[Document section]

Guido KROEMER

Titel/akad. Grad
Research Director

Website
http://www.igr.fr/  

Schrödinger-Stipendium
J 0307, von 1988 bis 1990

Ort des Schrödinger-Stipendiums
Frankreich Nogent-sur-Marne

Forschungsstätte des Schrödinger-Stipendiums
Collège de France  

Erinnerungen an das Schrödinger-Stipendium
Was mache ich heute
Persönliches / Mein "Credo"

Erinnerungen an das Schrödinger-Stipendium

In Oct. 1988, I left the Institute for General and Experimenatl Pathology at the Medical Faculty of the University of Innsrbruck (Director: Prof. Geog Wick) to join the Collège de France at Nogent-sur-Marne in the suburbs of Paris. The Institute was directed by Prof. Nicole Le Douarin and my direct supervisor was Dr. Charles Auffray. At that time, Europe was still an utopia (it still is), and it was even necessary to have a visum from the French consulate to travel to France. The paperwork to get a work permit in France was terrible, much worse than it is today: some progress has been made. Under the guidance of my mentors, Georg Wick and Charles Auffray, I continued to work on the immune system of the chicken, performing part of the characterization of the major histocompatibility complex (MHC) of the chicken. In total, I spent 24 months in Paris, and went later on to Madrid (to the Centro Nacional de Investigaciones Cientificas) to continue my work on immune tolerance, this time in the mouse system. After 42 months in Madrid, I then went back to France, once I had got a stable position at Institut National pour la Santé et la Recherche Médicale (the equivalent of the Medical Resarch Council). The Schroedinger fellowshop has allowed me to start an international carrier at a time at which it was extremely difficult to find postdoctoral fellowships and to move from one Euorpean country to another one.

Was mache ich heute

Today, I live in the Paris area, and I am heading a relatively large multinational research team (30 people) working at Institut Gustave Roussy, one of Europe's largest cancer-specific hospitals. There we are working on the fundamental mechanisms of cell death, concentrating on the pathogenic dyssregulation of cell death in cancer and in AIDS. I have become one of the most cited scientists in the field of cell death research world wide (www.caspases.org) as well as in immunology (http://isihighlycited.com). In spite of the fact that I have become a successful "French" scientist, I will not forget my humble origins as a young unexperienced post-doc, who could discover the world thanks to an Erwin Schroedinger fellowship.

Persönliches / Mein "Credo"

My "credo" is that the only valuable reason for doing science is a combination of intense curiosity together with a profound love for the every day life in the laboratory. If you like the smell of mice, the noise of refrigerators, the color of medium, the shape of cells in the microscope, the flavor of unslept nights working at the bench and the excitement of performing literature searches, then you might become a scientist. For becoming a good scientist you must unite basic qualities (intelligence and diligence) and basic defects (insatisfaction, insecurity and impatience) in the soul of an anarchist rebel who still wants to change the world and to conquer knowledge from terra incognita. And, you need some social skills, because science allways is a collective adventure.

[Your goal] Return the part of the profile from "Today, I live" up to and including "Erwin Schroedinger fellowship.", copied word for word. Draw only on the profile above.

[Input data]
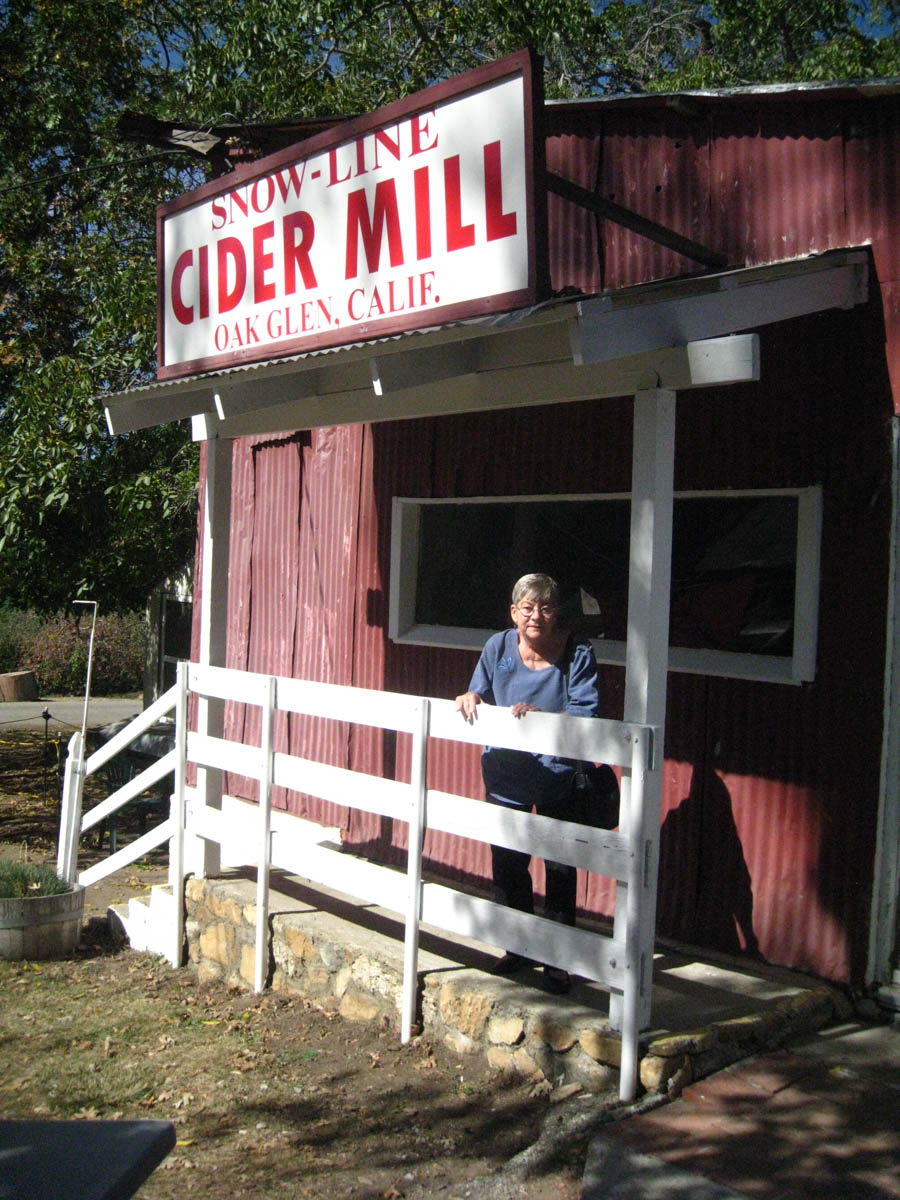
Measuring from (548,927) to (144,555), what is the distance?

[Response for this exercise]
Today, I live in the Paris area, and I am heading a relatively large multinational research team (30 people) working at Institut Gustave Roussy, one of Europe's largest cancer-specific hospitals. There we are working on the fundamental mechanisms of cell death, concentrating on the pathogenic dyssregulation of cell death in cancer and in AIDS. I have become one of the most cited scientists in the field of cell death research world wide (www.caspases.org) as well as in immunology (http://isihighlycited.com). In spite of the fact that I have become a successful "French" scientist, I will not forget my humble origins as a young unexperienced post-doc, who could discover the world thanks to an Erwin Schroedinger fellowship.